There are similarities if you consider the playbook Apple used. Apple developed a device that consumers loved (the iPhone) and grew to dominate that market. The hardware is ultimately a mousetrap to get you into Apple's iOS ecosystem, where you subscribe to services, buy apps, and generally play within Apple's rules.

People and technology evolve, though, and Meta hopes the smartphone will someday become antiquated. Zuckerberg seems to believe that augmented and virtual reality is the future, and that's why Meta's pushed so hard into the space, from its Ray-Ban story glasses to the Oculus Quest headsets.

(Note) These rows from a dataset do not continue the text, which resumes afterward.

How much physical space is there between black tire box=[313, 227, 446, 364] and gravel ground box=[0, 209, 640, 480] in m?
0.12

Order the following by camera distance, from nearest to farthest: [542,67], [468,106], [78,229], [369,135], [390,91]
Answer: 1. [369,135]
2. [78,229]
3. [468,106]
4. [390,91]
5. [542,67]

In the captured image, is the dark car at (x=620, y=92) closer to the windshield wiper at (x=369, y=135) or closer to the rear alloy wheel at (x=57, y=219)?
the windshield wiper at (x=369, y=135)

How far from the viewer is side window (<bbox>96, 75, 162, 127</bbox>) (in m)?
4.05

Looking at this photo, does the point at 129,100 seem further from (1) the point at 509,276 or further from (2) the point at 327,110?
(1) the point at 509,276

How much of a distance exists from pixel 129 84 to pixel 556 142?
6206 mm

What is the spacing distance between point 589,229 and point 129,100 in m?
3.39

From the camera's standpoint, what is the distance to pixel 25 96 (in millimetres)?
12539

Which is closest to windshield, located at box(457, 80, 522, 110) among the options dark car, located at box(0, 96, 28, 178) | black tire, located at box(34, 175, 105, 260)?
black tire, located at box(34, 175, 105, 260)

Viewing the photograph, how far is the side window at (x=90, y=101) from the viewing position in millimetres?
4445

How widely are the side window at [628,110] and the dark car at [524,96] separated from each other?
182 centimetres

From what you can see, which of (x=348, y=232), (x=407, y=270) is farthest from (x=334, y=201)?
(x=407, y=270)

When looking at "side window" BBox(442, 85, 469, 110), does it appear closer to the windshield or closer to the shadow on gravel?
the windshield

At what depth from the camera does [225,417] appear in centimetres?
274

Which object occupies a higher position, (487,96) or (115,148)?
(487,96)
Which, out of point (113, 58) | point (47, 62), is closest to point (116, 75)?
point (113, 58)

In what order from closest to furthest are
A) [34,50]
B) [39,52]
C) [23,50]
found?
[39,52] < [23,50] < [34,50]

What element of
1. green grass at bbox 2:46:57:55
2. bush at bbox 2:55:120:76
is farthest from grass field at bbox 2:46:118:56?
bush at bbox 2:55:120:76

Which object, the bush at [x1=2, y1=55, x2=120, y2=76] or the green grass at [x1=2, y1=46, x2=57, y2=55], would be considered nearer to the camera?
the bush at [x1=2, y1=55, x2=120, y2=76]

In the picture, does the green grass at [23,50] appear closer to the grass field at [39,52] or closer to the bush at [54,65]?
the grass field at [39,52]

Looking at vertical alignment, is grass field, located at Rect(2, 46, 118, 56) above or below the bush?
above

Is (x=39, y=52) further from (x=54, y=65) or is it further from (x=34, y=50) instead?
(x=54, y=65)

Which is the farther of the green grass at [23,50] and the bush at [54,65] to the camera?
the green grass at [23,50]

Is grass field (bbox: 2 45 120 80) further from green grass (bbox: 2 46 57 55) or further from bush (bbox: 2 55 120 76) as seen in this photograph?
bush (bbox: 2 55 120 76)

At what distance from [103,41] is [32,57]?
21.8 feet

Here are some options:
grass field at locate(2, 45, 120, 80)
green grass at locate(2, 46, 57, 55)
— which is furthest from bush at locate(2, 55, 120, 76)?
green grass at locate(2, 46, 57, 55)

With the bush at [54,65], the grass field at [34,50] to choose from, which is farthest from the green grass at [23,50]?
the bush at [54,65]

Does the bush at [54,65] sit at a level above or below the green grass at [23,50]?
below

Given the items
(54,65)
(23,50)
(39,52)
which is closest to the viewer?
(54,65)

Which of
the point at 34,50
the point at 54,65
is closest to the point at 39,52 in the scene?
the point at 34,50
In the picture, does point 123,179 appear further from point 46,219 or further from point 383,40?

Meta's in the phase where it creates a device that it hopes will capture an enormous market share. And just like the App store, the software ecosystem Meta builds around its hardware will be the crown jewel of the business model.

It's a tremendous bet by Meta, arguably the largest in corporate history. The company has maintained that it will spend tens of billions of dollars to see this through. It could be because Meta knows the long-term stakes, and it doesn't want to let Apple have the next big thing and end up in the same position again.

Will it work?

That's the billion-dollar question. If you're asking whether Meta can capture the AR/VR market, then it seems that's a yes. Meta has an estimated 90% market share of the world's VR headsets.

Of course, it's unknown whether the adoption of AR/VR headsets will reach the size needed to give Meta an iOS-size business, and it's still early enough that competition could emerge. Apple hasn't confirmed a headset product of its own, but CEO Tim Cook has hinted to its development.

Wall Street can quickly look at Meta's spending as a potential recession looms and hit the panic button. But Zuckerberg believes that life after smartphones is so vital to Meta's future that it must continue on. Zuckerberg has successfully created one of the world's most influential companies with bold decisions, but only time will tell whether Reality Labs will pan out too.